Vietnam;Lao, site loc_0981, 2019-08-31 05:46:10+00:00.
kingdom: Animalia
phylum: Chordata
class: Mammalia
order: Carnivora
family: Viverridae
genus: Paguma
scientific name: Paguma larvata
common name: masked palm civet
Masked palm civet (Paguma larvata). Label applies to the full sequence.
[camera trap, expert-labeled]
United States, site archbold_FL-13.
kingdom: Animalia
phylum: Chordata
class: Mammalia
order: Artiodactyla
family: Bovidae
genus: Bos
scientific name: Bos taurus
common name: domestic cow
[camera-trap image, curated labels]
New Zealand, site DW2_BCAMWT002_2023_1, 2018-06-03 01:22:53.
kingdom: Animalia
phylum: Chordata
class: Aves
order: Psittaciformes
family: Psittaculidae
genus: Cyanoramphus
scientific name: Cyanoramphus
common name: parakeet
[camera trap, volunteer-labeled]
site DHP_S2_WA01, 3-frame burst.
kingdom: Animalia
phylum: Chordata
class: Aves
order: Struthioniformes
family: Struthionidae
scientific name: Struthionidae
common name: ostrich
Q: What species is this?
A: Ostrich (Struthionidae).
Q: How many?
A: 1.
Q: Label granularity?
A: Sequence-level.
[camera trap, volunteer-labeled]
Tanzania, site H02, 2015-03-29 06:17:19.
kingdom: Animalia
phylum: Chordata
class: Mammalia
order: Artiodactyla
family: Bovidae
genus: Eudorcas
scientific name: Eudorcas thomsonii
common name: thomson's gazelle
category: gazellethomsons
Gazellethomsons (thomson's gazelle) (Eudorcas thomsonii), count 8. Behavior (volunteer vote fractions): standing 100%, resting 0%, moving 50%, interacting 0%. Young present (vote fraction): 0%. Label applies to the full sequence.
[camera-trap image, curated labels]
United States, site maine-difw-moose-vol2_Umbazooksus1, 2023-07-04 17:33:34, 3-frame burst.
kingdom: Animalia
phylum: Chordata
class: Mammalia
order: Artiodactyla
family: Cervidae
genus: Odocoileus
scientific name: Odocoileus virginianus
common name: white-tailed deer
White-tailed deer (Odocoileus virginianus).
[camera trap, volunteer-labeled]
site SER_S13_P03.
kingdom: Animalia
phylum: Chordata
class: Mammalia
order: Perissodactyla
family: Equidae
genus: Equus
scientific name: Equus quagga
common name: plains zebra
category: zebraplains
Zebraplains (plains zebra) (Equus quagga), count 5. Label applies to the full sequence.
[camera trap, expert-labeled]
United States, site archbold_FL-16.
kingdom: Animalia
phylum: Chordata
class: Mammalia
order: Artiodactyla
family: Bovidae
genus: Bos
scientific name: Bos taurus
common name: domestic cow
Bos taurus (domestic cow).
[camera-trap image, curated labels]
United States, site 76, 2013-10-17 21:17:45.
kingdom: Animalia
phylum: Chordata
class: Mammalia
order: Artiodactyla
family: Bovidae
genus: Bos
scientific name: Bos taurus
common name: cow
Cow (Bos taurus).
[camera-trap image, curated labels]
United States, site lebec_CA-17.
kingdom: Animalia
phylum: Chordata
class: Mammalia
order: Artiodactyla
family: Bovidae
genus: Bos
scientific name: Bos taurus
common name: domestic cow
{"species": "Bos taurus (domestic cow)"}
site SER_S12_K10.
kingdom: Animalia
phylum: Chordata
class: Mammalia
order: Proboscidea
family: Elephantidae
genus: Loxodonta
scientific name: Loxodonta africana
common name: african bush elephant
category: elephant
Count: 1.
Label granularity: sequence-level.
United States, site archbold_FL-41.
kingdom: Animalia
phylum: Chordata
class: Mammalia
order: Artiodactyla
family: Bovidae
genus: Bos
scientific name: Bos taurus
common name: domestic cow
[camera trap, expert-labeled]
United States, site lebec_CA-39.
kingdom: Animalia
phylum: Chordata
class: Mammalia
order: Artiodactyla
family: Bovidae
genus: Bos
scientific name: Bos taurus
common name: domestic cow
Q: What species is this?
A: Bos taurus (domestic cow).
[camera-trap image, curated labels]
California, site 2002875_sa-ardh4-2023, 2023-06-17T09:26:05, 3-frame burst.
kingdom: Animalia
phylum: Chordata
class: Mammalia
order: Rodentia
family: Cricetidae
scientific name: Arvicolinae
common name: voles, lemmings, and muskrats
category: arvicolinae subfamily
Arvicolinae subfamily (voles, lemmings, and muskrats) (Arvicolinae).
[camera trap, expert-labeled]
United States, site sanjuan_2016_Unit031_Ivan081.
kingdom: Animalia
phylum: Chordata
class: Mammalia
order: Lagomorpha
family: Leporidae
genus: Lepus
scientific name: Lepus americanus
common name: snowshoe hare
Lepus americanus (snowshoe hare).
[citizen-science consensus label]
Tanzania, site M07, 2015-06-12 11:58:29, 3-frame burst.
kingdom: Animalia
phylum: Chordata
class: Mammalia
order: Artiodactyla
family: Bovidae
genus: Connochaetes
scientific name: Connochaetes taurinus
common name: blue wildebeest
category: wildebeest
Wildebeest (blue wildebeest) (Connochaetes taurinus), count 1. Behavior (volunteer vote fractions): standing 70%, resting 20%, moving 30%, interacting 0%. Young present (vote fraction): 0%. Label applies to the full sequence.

****

### [What this task involves]
Each line of the listing must appear in the answer exactly as above.

### [Solution for this problem]
Vietnam;Lao, site loc_0981, 2019-08-31 05:46:10+00:00.
kingdom: Animalia
phylum: Chordata
class: Mammalia
order: Carnivora
family: Viverridae
genus: Paguma
scientific name: Paguma larvata
common name: masked palm civet
Masked palm civet (Paguma larvata). Label applies to the full sequence.
[camera trap, expert-labeled]
United States, site archbold_FL-13.
kingdom: Animalia
phylum: Chordata
class: Mammalia
order: Artiodactyla
family: Bovidae
genus: Bos
scientific name: Bos taurus
common name: domestic cow
[camera-trap image, curated labels]
New Zealand, site DW2_BCAMWT002_2023_1, 2018-06-03 01:22:53.
kingdom: Animalia
phylum: Chordata
class: Aves
order: Psittaciformes
family: Psittaculidae
genus: Cyanoramphus
scientific name: Cyanoramphus
common name: parakeet
[camera trap, volunteer-labeled]
site DHP_S2_WA01, 3-frame burst.
kingdom: Animalia
phylum: Chordata
class: Aves
order: Struthioniformes
family: Struthionidae
scientific name: Struthionidae
common name: ostrich
Q: What species is this?
A: Ostrich (Struthionidae).
Q: How many?
A: 1.
Q: Label granularity?
A: Sequence-level.
[camera trap, volunteer-labeled]
Tanzania, site H02, 2015-03-29 06:17:19.
kingdom: Animalia
phylum: Chordata
class: Mammalia
order: Artiodactyla
family: Bovidae
genus: Eudorcas
scientific name: Eudorcas thomsonii
common name: thomson's gazelle
category: gazellethomsons
Gazellethomsons (thomson's gazelle) (Eudorcas thomsonii), count 8. Behavior (volunteer vote fractions): standing 100%, resting 0%, moving 50%, interacting 0%. Young present (vote fraction): 0%. Label applies to the full sequence.
[camera-trap image, curated labels]
United States, site maine-difw-moose-vol2_Umbazooksus1, 2023-07-04 17:33:34, 3-frame burst.
kingdom: Animalia
phylum: Chordata
class: Mammalia
order: Artiodactyla
family: Cervidae
genus: Odocoileus
scientific name: Odocoileus virginianus
common name: white-tailed deer
White-tailed deer (Odocoileus virginianus).
[camera trap, volunteer-labeled]
site SER_S13_P03.
kingdom: Animalia
phylum: Chordata
class: Mammalia
order: Perissodactyla
family: Equidae
genus: Equus
scientific name: Equus quagga
common name: plains zebra
category: zebraplains
Zebraplains (plains zebra) (Equus quagga), count 5. Label applies to the full sequence.
[camera trap, expert-labeled]
United States, site archbold_FL-16.
kingdom: Animalia
phylum: Chordata
class: Mammalia
order: Artiodactyla
family: Bovidae
genus: Bos
scientific name: Bos taurus
common name: domestic cow
Bos taurus (domestic cow).
[camera-trap image, curated labels]
United States, site 76, 2013-10-17 21:17:45.
kingdom: Animalia
phylum: Chordata
class: Mammalia
order: Artiodactyla
family: Bovidae
genus: Bos
scientific name: Bos taurus
common name: cow
Cow (Bos taurus).
[camera-trap image, curated labels]
United States, site lebec_CA-17.
kingdom: Animalia
phylum: Chordata
class: Mammalia
order: Artiodactyla
family: Bovidae
genus: Bos
scientific name: Bos taurus
common name: domestic cow
{"species": "Bos taurus (domestic cow)"}
site SER_S12_K10.
kingdom: Animalia
phylum: Chordata
class: Mammalia
order: Proboscidea
family: Elephantidae
genus: Loxodonta
scientific name: Loxodonta africana
common name: african bush elephant
category: elephant
Count: 1.
Label granularity: sequence-level.
United States, site archbold_FL-41.
kingdom: Animalia
phylum: Chordata
class: Mammalia
order: Artiodactyla
family: Bovidae
genus: Bos
scientific name: Bos taurus
common name: domestic cow
[camera trap, expert-labeled]
United States, site lebec_CA-39.
kingdom: Animalia
phylum: Chordata
class: Mammalia
order: Artiodactyla
family: Bovidae
genus: Bos
scientific name: Bos taurus
common name: domestic cow
Q: What species is this?
A: Bos taurus (domestic cow).
[camera-trap image, curated labels]
California, site 2002875_sa-ardh4-2023, 2023-06-17T09:26:05, 3-frame burst.
kingdom: Animalia
phylum: Chordata
class: Mammalia
order: Rodentia
family: Cricetidae
scientific name: Arvicolinae
common name: voles, lemmings, and muskrats
category: arvicolinae subfamily
Arvicolinae subfamily (voles, lemmings, and muskrats) (Arvicolinae).
[camera trap, expert-labeled]
United States, site sanjuan_2016_Unit031_Ivan081.
kingdom: Animalia
phylum: Chordata
class: Mammalia
order: Lagomorpha
family: Leporidae
genus: Lepus
scientific name: Lepus americanus
common name: snowshoe hare
Lepus americanus (snowshoe hare).
[citizen-science consensus label]
Tanzania, site M07, 2015-06-12 11:58:29, 3-frame burst.
kingdom: Animalia
phylum: Chordata
class: Mammalia
order: Artiodactyla
family: Bovidae
genus: Connochaetes
scientific name: Connochaetes taurinus
common name: blue wildebeest
category: wildebeest
Wildebeest (blue wildebeest) (Connochaetes taurinus), count 1. Behavior (volunteer vote fractions): standing 70%, resting 20%, moving 30%, interacting 0%. Young present (vote fraction): 0%. Label applies to the full sequence.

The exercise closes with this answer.